----- PROVIDED TEXT -----

Mark: That's funny. All right well I got some pressing question to get to here. Even though this is fascinating and would be fun to explore all the idiosyncrasies of the world of Google but let's talk about, let's put ourselves in a position of a buyer looking to acquire a business and I want to have more opportunities for SEO and how to uncover some of those and where some of the mistakes are. But before we do that let's talk about due diligence side of things. So he's looking to buy a business, it receives a good amount of traffic from natural organic rankings. What are some of the things that people should be looking out for when doing due diligence? For example private blog networks, are these still something to look out for or are there other things that you may want to caution people on inspecting before they do an acquisition?
Corey: Right so without a doubt I would never buy any website without looking at its backlink portfolio. There are basically two arms of SEO right, you've got what happens on the website and off of it. I'm not so concerned about what's happening on the website. I know just based on my background I can probably make it a lot better. But I know that it's not a danger zone, the links are. So first are they trending upwards that's a good sign; bad links tend to get moderated. It makes sense, if somebody spams a whole bunch of forums or blogs they use a piece of software, it's going to get turned away and their Google patents that talk about this as a signal. Like if somebody blasts 100,000 links and all of a sudden they disappear I immediately know something's wrong. And even if something's not wrong if they had a good reason for that to happen, I still haven't really seen one, but if they did it … that pattern looks really bad. So that's the first thing, okay I guess I start to dig into it and I start to look for schemes like you mentioned; are there link wheels, are there … you mentioned that you and I are pre-Panda people a little bit here. I've … I know the schemes because I've used the schemes. I've tried the schemes and I know what all of them look like. There's any of maybe a dozen which might go beyond our time right now but-
Mark: So with some of these schemes how would somebody identify these? Obviously link patterns so seeing declining back wings would be an example of things being moderated away from low quality sites or even high quality sites where it's been spammed to a public place. But for like a Link Wheel or a PBN, are there tools that you would recommend somebody use for this or is it really just something where you need to hire somebody like you to be able to help identify these schemes?

----- DATA EXCERPTS -----

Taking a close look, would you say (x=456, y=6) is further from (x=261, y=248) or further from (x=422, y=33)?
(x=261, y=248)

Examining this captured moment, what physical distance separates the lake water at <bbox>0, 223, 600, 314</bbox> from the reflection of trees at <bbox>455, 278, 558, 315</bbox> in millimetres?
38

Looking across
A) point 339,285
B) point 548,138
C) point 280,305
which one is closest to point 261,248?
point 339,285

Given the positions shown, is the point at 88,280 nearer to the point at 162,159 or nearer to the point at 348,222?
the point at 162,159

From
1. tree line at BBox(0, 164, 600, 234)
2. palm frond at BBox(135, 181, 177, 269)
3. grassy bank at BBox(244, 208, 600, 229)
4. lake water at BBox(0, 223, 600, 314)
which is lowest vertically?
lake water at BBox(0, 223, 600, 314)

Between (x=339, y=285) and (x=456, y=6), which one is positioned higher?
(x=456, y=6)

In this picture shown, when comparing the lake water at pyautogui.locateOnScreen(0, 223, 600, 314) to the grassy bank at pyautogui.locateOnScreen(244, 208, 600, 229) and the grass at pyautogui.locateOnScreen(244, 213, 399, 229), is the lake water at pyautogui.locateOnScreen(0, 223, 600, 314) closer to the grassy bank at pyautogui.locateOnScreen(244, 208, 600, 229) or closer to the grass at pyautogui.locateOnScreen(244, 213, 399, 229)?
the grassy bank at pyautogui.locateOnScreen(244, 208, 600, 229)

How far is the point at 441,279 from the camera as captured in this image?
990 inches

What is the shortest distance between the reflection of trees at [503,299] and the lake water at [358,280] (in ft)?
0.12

-----
----- DATA EXCERPTS -----

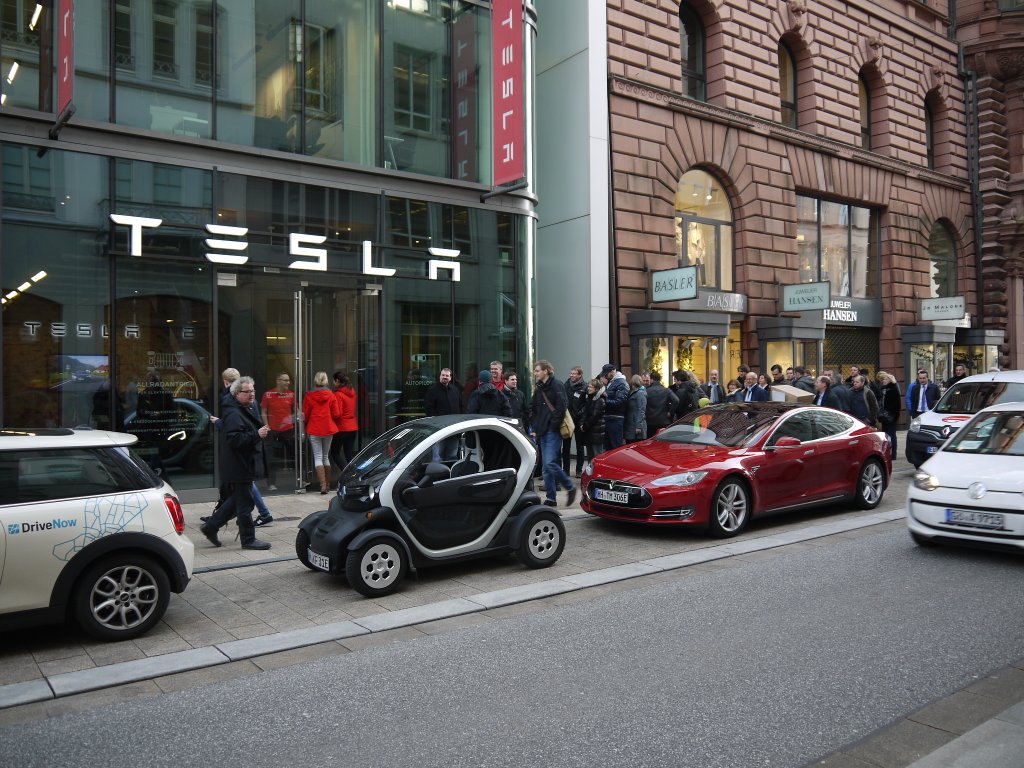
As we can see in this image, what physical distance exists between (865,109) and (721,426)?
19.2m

-----
----- DATA EXCERPTS -----

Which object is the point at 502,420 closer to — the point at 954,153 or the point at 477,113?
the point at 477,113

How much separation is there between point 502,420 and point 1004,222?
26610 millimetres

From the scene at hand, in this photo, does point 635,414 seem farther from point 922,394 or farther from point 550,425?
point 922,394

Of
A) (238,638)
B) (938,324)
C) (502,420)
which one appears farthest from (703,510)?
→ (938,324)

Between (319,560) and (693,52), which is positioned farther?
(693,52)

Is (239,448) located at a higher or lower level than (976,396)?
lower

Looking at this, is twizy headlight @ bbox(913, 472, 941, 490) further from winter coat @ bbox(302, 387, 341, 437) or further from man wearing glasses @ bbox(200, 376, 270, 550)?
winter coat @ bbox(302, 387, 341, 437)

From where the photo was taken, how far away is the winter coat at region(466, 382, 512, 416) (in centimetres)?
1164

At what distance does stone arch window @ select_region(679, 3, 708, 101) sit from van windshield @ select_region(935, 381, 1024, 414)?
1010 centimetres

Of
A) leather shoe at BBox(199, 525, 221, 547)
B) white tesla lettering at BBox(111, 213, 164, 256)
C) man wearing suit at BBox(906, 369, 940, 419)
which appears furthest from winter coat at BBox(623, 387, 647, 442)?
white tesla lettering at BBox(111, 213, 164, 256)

-----

* GIVEN REQUEST A *
In the interview, what does Corey say he would never buy a website without examining?
* GIVEN REQUEST B *
Which lines of the records contain the word "higher"? Copy each of those lines in full.

* FULL ANSWER A *
Its backlink portfolio.

* FULL ANSWER B *
Between (x=339, y=285) and (x=456, y=6), which one is positioned higher?
Is (239,448) located at a higher or lower level than (976,396)?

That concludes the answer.